• _Written request 1_:
In the forum thread on vivarium substrate, condense the paragraph beginning "Sorry to hear about your negative first impression" into a short bulleted list of its main facts.
• _Written request 2_:
Carry on the forum thread on vivarium substrate from the point where it stops.
begin Text extract
Sorry to hear about your negative first impression of the forum here. I'm a noob too, and I've found this board to be my most invaluable source of info. Perhaps it's my pesky & persistent presence & a plethora (wow, that's a lot of p's ) of questions that made my experience better. I invite you click on my moniker over there, and browse through the threads I started. I spent a lot of time stressing over my substrate mix, so you might want to browse through my inquiries on that. In the end, I chose to use true, unaltered, original recipe ABG mix. You'll notice that many people will replace this ingredient for that, which was my initial approach. I was about to substitute coco coir as a replacement for the peat moss in ABG, thinking the longer lasting, anti-decomposition & anti-compaction properties of coir would be better. Sounds reasonable, right? Then I got thinking of pH. Peat moss is acidic, and gets even more so after a couple years of decomposition, which is why you have to lime the heck out of gardens where you use it, whereas coir is much more closer to neutral. This becomes an important consideration when you're using charcoal in your substrate (I don't know if Jungle Mix has charcoal in it or not). Charcoal is alkaline- like pH 8.5 or so. Tropical plants and dart frogs are healthier in slightly acidic environments, sooooo since ABG is 1/7 charcoal, I decided to stick to the proven recipe which uses peat, as it would acidify & balance the pH.

http://www.dendroboard.com/forum/parts-construction/63915-truth-about-abg-mix.html

Since your viv is really quite simple, and you're having drainage concerns (and perhaps now pH concerns), at least it shouldn't be too heartbreaking to start over. Eventually, you're gonna hate that styro background, because nothing can root in it, and you're going to wish you could train epiphytic plants all over it. 

Take a piece of your weed matting and stretch it over a jar or something & pour some water on it. How does it drain? Sucks, right? Better to use some fiberglass door screen.

Good luck, man!


----------



## bssknox (Apr 24, 2017)

TheRoadToSwole said:


> Thanks for the input! When you say in the middle of the wood do you mean in the hole thats through it?
end Text extract
begin Material provided
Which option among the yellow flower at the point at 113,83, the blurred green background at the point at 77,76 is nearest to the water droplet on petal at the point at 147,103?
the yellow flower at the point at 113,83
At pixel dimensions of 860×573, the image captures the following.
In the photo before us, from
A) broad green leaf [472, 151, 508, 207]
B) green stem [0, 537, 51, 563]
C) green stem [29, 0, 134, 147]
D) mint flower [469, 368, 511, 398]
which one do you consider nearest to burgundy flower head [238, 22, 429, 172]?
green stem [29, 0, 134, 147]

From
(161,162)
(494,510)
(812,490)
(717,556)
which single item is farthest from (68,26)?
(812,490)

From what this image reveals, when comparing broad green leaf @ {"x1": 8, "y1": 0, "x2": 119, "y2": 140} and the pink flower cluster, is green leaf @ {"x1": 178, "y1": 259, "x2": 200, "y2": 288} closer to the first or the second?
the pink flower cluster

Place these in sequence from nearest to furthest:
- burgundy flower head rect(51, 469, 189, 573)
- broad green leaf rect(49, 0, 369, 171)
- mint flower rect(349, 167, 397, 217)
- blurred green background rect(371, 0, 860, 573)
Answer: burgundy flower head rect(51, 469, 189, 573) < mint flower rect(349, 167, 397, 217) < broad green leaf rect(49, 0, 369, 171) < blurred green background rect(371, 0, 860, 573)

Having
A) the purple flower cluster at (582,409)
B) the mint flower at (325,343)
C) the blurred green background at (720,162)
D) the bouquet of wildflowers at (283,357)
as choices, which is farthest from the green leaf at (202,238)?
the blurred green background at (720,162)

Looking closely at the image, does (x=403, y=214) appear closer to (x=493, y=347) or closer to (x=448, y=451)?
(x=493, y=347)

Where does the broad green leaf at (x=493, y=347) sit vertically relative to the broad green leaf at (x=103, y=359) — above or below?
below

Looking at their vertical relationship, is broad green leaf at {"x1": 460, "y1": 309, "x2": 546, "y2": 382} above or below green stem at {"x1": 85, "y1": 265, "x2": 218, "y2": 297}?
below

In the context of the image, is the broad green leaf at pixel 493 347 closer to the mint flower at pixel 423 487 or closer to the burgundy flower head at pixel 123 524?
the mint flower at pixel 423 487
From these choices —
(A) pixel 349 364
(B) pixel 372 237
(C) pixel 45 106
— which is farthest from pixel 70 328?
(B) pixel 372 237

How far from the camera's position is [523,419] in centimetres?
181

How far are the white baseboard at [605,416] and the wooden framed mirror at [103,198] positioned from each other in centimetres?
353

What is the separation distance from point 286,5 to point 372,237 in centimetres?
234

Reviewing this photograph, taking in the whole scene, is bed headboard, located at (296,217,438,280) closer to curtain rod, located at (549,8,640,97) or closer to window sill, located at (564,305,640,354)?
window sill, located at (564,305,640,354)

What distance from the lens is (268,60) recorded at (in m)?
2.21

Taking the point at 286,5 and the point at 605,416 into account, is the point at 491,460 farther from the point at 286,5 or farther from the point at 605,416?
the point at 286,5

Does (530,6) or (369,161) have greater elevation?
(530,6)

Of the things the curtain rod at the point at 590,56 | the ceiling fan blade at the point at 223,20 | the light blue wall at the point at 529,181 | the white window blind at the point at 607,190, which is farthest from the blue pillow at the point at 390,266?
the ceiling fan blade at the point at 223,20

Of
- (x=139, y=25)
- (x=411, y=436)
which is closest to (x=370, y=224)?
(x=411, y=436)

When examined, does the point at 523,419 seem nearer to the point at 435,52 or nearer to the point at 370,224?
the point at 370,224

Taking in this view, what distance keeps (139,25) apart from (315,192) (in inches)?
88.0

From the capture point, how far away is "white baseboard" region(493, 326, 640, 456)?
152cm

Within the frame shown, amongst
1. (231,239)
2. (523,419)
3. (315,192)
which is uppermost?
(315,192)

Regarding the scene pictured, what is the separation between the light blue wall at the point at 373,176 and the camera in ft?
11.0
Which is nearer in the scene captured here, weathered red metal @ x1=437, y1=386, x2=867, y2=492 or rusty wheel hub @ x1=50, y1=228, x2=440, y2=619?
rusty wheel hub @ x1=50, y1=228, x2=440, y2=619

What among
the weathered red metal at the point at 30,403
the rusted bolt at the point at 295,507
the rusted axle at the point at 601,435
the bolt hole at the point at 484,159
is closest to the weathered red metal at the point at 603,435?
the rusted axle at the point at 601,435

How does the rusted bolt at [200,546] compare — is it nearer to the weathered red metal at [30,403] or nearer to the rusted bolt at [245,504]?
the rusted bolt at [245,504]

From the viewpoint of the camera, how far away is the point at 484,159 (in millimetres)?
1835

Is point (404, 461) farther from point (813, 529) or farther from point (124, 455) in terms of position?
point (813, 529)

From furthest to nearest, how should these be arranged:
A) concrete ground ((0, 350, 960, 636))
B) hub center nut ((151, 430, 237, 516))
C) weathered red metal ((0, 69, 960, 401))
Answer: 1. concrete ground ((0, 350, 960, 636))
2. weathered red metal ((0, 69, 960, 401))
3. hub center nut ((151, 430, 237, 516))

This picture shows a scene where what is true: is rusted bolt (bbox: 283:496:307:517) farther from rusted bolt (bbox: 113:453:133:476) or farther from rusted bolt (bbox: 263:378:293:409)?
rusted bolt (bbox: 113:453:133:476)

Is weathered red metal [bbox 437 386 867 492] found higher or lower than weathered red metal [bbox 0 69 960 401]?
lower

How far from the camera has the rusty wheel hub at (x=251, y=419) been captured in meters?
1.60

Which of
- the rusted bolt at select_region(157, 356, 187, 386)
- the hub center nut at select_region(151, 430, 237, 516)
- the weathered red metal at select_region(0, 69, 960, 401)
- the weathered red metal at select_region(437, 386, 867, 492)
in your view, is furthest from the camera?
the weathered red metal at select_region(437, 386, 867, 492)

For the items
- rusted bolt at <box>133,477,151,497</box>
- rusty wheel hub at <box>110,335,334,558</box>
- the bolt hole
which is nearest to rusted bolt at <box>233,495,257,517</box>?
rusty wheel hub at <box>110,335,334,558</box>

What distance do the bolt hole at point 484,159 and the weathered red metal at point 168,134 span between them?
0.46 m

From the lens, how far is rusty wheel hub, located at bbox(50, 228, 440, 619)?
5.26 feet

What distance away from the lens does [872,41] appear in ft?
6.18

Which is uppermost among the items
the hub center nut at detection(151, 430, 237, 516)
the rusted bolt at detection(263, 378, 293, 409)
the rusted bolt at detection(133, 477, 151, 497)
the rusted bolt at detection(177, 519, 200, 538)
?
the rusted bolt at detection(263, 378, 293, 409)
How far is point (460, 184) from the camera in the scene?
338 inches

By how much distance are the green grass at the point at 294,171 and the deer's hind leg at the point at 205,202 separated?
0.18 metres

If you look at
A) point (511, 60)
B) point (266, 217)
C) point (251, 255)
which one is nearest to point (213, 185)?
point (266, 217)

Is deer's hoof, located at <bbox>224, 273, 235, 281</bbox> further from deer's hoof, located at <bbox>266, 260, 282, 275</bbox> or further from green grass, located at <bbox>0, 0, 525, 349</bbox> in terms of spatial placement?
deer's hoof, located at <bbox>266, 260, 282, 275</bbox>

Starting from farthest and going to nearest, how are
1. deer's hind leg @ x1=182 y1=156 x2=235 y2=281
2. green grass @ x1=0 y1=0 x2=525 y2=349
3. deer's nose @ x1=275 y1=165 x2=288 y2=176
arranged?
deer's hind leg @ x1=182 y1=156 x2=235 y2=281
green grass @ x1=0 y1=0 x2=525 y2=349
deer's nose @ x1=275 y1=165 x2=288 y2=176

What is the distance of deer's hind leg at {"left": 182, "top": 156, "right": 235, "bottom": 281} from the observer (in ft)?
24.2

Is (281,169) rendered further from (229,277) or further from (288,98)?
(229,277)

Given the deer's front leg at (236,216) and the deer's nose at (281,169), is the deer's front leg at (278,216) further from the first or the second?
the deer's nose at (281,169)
end Material provided
• _Response 1_:
- The writer is also new and finds the forum their most valuable source of information.
- They suggest browsing the threads they started, especially those about substrate mix.
- They settled on the original, unaltered ABG mix recipe.
- They had planned to swap the peat moss for coco coir because coir lasts longer and resists decomposition and compaction.
- Peat moss is acidic and becomes more so as it decomposes, while coir is much closer to neutral.
- Charcoal is alkaline, around pH 8.5, and makes up 1/7 of ABG.
- Tropical plants and dart frogs do better in slightly acidic conditions, so they kept the peat to balance the pH.

• _Response 2_:
Yeah that's kinda what I was thinking.

Also, I think the foam background that comes with the terrarium is safe for PDF's. If someone knows otherwise please speak up, but I have seen them in some veteran hobbyist's vivs.


----------



## cdeutsch (Sep 1, 2015)

I've used substrate that deep with no drainage issues. That being said I'm using NE Herp substrate (an ABG style substrate). I can't comment specifically how well your substrate would drain given my inexperience with the mix/specific components you are using. The ABG mix is fairly expensive (you will need 3-3.5 gallons for an 18x18, and it runs about $6-8 a gallon) but given that it can quite potentially last you the entire lifespan of your frogs it's worth it over having to remake a second Viv. Are you planning on seeding your Viv with springtails/isopods?

As far as your question regarding good frogs for an 18x18x24 and a 29 gallon: leucs are definitely a great choice. I can almost always see a frog out when I look in my Viv. My Leucs love to climb and any usable surface area you give them they will probably use. Mine tend to spend a good chunk of the day hunting at ground level while heading up into plants for the night.

I can't speak from personal experience but from what I've read tincs are bold frogs for a second tank. You would probably want to limit yourself to two frogs (or be ready with an additional Viv) as apparently the females tend to fight.


----------



## TheRoadToSwole (Jun 19, 2017)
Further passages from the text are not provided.